That’s the sound of the clinical informatics field. In case you were wondering….it’s exploding right now, which is great for aspiring clinical informaticists like yourself. However, you can’t just send out your resume to a hundred different employers and expect great results. It’s going to take a little bit of time and work, but with a targeted effort, you can get your dream job in the clinical informatics field much sooner than you could have expected.
Here are some ways to get into the clinical informatics field – even if you don’t have the “right” experience.
Show Your Skills
You can’t get a job without experience, and you can’t get experience without a job, right?
All the data and tools you need to get started working on an informatics project are out there. Create your own project using analysis tools like Hadoop and an open data source such as one of the ones available from this wikipedia list. You can try to find trends in the data, analyze common themes or distributions, or create amazing visualizations sure to knock the socks off of any potential employer. This route may be difficult at first if you have little experience in data analysis, but will get you up to speed quickly and give you real, applicable knowledge of data analysis and visualization.
Tailor Your Resume
So you have some new found knowledge. That’s awesome! Now you can include that in your resume, along with your previous positions reframed to highlight the skills that can also apply to an informatics position. Let us explain.
A CPA in a former life? Translate those math skills into words – how about “Analyzed accounts receivable data to identify and confirm trends in existing customer’s buying habits”.
Not a math person? Perhaps you’re in sales and looking to get into informatics. Why don’t you try something along the lines of “Surveyed potential buyers to identify a previously unseen correlation between two different software products and how customers could use it to solve their customer retention problem.” Bring in ways you used analysis and decision making to better the organization.
Put yourself in a recruiter’s shoes. What skills would they like to see in a candidate?
Attend Events Where Informaticists Hang Out
As you may know, a lot of the job market is hidden. What does this mean? People who work in places with clinical informatics know about job openings way before any job board will. The real question is, how can you take advantage of this hidden market?
Who would you rather refer to your current employer…a friend you already know to be a good candidate or a stranger? If you picked stranger, then we admire your trust. However, most organizations are not as trusting and will take the word of their employees over resumes submitted from a job board any day.

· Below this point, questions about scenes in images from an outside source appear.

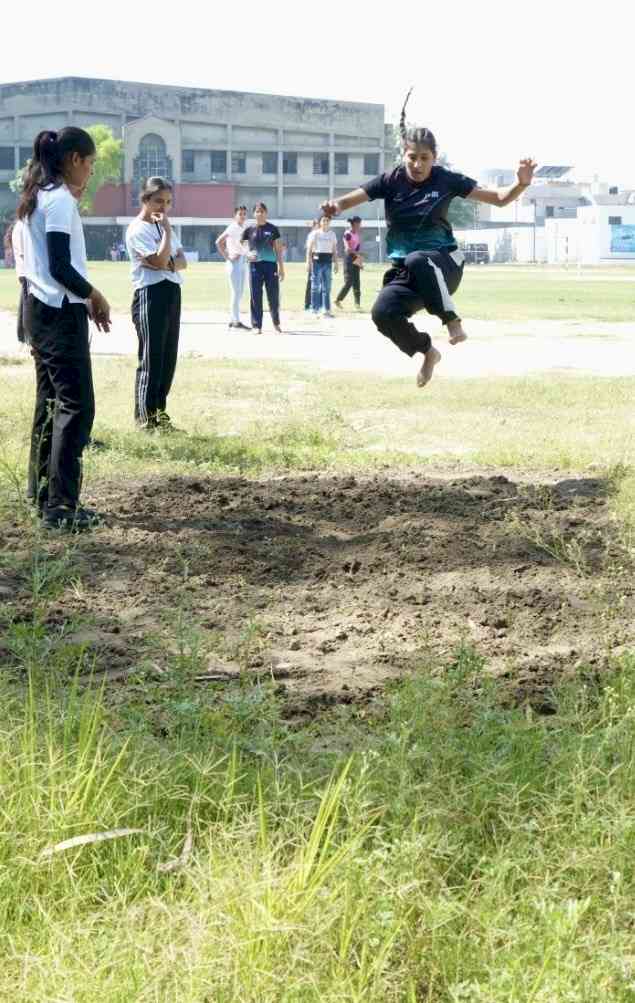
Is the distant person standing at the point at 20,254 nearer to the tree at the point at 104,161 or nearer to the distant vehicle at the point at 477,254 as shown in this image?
the tree at the point at 104,161

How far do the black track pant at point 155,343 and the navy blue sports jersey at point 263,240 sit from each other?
1220 cm

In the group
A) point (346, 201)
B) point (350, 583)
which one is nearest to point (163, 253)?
point (346, 201)

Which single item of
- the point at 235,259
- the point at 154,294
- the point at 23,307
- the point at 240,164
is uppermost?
the point at 240,164

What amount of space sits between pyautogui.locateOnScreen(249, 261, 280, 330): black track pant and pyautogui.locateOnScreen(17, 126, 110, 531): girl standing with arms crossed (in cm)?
1583

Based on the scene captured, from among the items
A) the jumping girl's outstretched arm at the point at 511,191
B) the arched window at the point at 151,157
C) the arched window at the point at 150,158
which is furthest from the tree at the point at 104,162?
the jumping girl's outstretched arm at the point at 511,191

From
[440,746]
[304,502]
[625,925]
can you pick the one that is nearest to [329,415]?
[304,502]

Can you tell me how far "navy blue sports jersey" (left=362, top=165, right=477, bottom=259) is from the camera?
9.20 meters

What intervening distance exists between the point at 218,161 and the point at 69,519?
113 m

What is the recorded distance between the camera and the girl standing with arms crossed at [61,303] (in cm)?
707

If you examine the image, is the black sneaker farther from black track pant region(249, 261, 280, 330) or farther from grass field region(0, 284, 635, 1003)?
black track pant region(249, 261, 280, 330)

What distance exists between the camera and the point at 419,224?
9289 mm

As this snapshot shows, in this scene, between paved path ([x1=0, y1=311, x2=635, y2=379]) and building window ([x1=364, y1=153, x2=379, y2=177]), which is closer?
paved path ([x1=0, y1=311, x2=635, y2=379])

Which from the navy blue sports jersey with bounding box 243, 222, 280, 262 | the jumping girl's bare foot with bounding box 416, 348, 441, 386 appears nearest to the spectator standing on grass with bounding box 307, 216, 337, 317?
the navy blue sports jersey with bounding box 243, 222, 280, 262

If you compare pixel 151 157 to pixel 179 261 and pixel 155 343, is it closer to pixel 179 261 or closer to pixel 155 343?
pixel 179 261
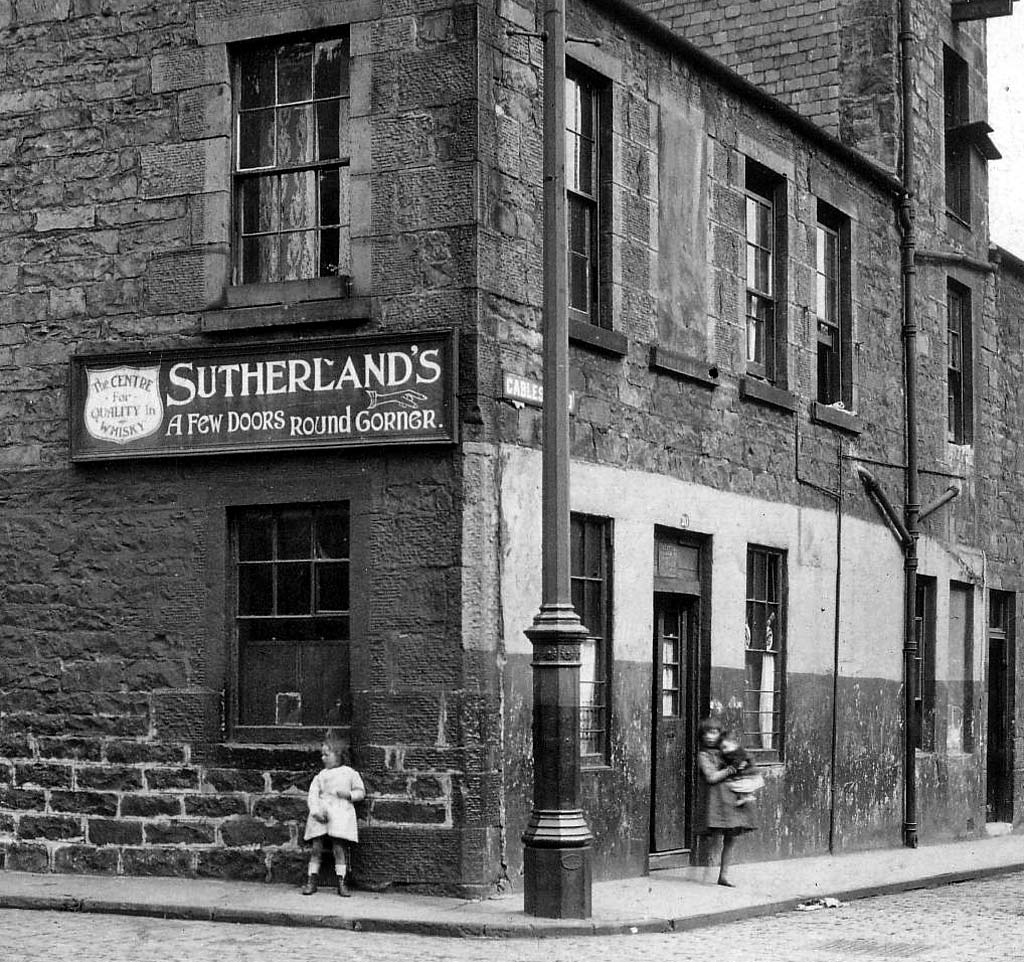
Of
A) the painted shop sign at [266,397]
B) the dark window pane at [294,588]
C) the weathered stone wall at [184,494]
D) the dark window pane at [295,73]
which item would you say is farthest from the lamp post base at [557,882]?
the dark window pane at [295,73]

Find a local who is in the position you would like to be in. Go to a conference and find others with the same interests. Join a local networking group of data heads and hospital geeks.
Buy them a coffee.
It’s as simple as that. Talk to them, get to know them, understand the problems they’re having at work. Take some time with them. Don’t go asking for a job from them right away, but let them know you’re in the market. If they like you, they’re more likely to refer you to someone they know who has a job opening at their company. This takes a moderate amount of time and effort, but is the best way to build your network and get your foot in the door.
Get in Contact with a CIO or CMIO in your Local Area
This one is for the more aggressive, go-getter types who are OK with rejection and prefer the potential for big returns on your risks.
CIOs and CMIOs, or the directors of similar departments wield a lot of power within organizations. Win them over and they have the power to bring you on board quickly. However, to win them over, you can’t just go asking for a job. Your best bet is to demonstrate the results of a project you’re working on, show how you can apply it to their organization, and give them numbers (justifiable and reasonable figures) on how much the project will cost, how much it will save them, and what their ROI is. Executives love that stuff, because they have little time to work on that themselves…plus it makes them look good to the big boss if you can really deliver.